Any advice to applicants to go in for floating or fixed rates?
Well, it really depends upon how the applicant perceives his future. If applicant is so on a career growth path, than it makes sense to go in for variables rates where he can play with upturns of interest rates, But if the individual is a reasonable fellow, earning a stable salary, than he will go in for fixed rates because he will know that his commitment is over next, say 10 years.
Acceptance Letter
The letter that a borrowed eagerly waits to fill up.

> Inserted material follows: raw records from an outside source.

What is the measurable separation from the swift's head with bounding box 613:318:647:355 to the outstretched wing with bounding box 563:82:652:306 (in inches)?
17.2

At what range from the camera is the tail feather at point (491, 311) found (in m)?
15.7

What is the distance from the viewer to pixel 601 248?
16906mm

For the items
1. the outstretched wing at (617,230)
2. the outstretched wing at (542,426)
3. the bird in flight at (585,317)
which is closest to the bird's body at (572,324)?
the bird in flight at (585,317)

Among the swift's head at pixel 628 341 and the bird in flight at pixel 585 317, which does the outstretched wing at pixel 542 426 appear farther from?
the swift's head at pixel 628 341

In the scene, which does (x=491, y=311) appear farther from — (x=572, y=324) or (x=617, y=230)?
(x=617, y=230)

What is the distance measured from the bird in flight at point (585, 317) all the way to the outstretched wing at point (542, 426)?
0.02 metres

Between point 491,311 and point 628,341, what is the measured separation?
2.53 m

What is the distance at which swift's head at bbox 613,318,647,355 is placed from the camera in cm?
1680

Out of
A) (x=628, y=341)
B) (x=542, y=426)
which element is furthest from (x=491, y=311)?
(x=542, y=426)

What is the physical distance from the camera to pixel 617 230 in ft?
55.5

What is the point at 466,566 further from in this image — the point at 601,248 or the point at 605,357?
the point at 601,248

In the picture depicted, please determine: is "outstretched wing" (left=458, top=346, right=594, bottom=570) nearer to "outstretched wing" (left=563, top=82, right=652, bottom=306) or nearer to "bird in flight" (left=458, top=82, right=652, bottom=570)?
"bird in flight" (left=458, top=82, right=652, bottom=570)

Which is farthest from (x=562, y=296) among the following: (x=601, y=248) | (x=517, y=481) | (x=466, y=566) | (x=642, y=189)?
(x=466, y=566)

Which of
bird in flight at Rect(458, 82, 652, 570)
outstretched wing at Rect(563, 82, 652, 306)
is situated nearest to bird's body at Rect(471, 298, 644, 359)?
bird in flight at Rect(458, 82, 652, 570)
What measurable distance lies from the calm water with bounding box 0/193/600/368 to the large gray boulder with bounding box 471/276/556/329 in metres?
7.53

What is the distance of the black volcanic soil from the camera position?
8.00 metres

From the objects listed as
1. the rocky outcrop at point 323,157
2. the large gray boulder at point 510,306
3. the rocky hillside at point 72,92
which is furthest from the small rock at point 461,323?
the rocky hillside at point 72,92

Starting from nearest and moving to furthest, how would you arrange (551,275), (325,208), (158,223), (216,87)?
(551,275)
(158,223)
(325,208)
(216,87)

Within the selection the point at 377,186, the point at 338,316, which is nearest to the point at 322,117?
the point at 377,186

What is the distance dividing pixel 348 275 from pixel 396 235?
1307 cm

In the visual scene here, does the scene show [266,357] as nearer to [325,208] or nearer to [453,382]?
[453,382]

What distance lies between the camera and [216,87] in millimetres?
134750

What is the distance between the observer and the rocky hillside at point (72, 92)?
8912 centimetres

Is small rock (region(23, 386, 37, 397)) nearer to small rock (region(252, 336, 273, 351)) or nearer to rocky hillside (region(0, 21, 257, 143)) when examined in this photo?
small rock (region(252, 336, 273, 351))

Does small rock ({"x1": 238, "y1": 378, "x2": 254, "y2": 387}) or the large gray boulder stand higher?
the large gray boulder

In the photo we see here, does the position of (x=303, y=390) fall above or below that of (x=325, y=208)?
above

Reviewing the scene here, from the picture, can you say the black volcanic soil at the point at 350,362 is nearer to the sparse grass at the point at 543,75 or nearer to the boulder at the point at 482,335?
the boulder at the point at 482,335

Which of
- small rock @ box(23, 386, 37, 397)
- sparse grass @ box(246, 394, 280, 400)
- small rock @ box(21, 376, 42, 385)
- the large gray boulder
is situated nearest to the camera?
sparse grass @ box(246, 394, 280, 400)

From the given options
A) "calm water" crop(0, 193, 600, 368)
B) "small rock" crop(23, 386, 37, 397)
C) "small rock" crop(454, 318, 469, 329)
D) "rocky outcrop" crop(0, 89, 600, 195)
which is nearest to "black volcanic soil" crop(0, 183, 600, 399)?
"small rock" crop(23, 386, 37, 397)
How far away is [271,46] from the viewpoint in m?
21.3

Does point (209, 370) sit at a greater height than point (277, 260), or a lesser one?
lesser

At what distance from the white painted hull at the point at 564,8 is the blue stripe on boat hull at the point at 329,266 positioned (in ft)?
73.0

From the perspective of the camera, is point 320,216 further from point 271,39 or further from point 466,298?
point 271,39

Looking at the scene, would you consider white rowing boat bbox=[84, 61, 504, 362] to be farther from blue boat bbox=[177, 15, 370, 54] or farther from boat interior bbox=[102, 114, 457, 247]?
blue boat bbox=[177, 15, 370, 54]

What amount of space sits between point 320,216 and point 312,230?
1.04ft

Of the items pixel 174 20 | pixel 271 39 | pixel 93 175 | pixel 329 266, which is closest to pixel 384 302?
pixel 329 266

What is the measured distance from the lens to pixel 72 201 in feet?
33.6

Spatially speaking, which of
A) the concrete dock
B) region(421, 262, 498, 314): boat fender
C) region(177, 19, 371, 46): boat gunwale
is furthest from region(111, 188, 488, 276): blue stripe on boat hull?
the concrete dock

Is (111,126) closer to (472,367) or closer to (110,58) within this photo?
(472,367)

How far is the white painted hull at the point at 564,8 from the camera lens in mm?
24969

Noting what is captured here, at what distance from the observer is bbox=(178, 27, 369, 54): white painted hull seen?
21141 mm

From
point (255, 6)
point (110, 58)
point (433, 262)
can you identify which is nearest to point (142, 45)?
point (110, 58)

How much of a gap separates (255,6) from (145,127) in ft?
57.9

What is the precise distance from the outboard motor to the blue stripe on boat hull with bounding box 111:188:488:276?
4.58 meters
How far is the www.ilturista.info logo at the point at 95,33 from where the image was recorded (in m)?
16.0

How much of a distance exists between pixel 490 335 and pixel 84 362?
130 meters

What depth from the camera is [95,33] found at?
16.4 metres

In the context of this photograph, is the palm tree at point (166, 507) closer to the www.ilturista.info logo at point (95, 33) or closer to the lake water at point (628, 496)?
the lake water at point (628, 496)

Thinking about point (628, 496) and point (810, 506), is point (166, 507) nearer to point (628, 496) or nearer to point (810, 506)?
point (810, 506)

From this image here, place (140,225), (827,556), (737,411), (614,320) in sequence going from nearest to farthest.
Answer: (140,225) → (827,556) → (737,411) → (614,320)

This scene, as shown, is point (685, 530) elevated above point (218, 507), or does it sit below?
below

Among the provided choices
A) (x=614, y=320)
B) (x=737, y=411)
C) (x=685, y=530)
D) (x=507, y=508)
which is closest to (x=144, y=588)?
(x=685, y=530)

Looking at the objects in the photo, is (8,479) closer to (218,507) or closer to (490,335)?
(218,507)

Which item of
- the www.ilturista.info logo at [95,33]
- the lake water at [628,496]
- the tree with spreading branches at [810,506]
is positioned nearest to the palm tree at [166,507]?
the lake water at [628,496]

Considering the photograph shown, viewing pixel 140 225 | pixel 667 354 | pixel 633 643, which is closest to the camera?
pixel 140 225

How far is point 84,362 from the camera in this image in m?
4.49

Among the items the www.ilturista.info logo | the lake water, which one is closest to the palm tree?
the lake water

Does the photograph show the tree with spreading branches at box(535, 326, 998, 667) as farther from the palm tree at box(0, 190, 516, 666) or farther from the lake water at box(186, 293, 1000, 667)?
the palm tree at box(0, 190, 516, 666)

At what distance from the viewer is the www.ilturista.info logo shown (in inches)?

Once the loan is issued by the way of sanction letter, the applicant communicates his willingness to accept the loan by way of an acceptance letter. He has to send this within a time frame of 1-3 months from the date of the sanction letter.
Advance EMI
Number of equated installments in the form of post dated cheques, paid out in advance at the time of disbursement of loan.
Administrative Fee
Unavoidable pay out by which bank/HFC can make money of you. A one time fee; generally not refundable; payable before the loan is disbursed. Rates may vary from 1-2% of the loan amount.
Commitment Fee
Much like other commitments, which is one screws up one gets short end of the straw. It is an interest, which is charged if you do not draw the sanctioned loan amount within a period of 6-7 months. The interest rate is usually about 1-2%.
Document to ward of the nightmare property litigation. It records details of transfers of ownership of a property in succession right to the current owner. It shows the date, the names of the parties involving the amount of consideration, the extent and schedule of the property. This certificate can be obtained from the sub-registrars office for a payment of fee. This certificate is also useful in establishing the events as to how and when the present owner came into possession of the property.
Equated Monthly Installment (EMI)
Loan repayments are usually in Equal Monthly Installment over the tenure of the loan. Some banks also offer a variable installment scheme in the beginning of the loan period. This is beneficial for those individuals who are trying to maximize their tax breaks in the initial years and expect future tax breaks to fall.
Floating Rate
Here the interest rate on the loan depending on the Prime Leading Rate (PLR) fixed by the reserve bank. This change can happen as frequently as one in sixth months. If the PLR falls, z you benefits and if it rises… however, in case of a fall your payments remain the same for every month. The finance company will refund some of your EMI cheque and effectively compensate you by reducing the tenure of the loan. The reverse happens if the PLR rises, much to your disadvantage.
Flat Rate
Percentage representation of the amount of annual interest on the total loan amount.
Legal Scrutiny Report
The documents which are pertaining to your property needs to be scrutinized by the legal personal of the HFC to ensure that you are buying a property that is clear and marketable.
Prepayment Charges
Most HFCs charge some fee for pre-payment of loan before the tenure is over. Your earning capacity normally increases with your age and a prepayment fee can be a big cost. The fee is normally in the range of 1-2% of the prepaid amount.
Refinance Charge
Home Housing Finance companies do not charge you for prepayments from your own savings. However, if you retire a loan using money borrowed from another Finance Company, you will have to pay a refinance charge of 1-2% of the loan outstanding.
A contradictory word here as it does nothing but increase your tension. Interest rates are quotes on a daily rest, monthly rest or annual rest basis. The annual rest quote implies that the company gives you the credit for the monthly principal repayments only at the end of each year. Such loans are therefore more expensive than a monthly/daily rest loan. The shorter the tenure of the loan, the greater the effective interest rate difference will be.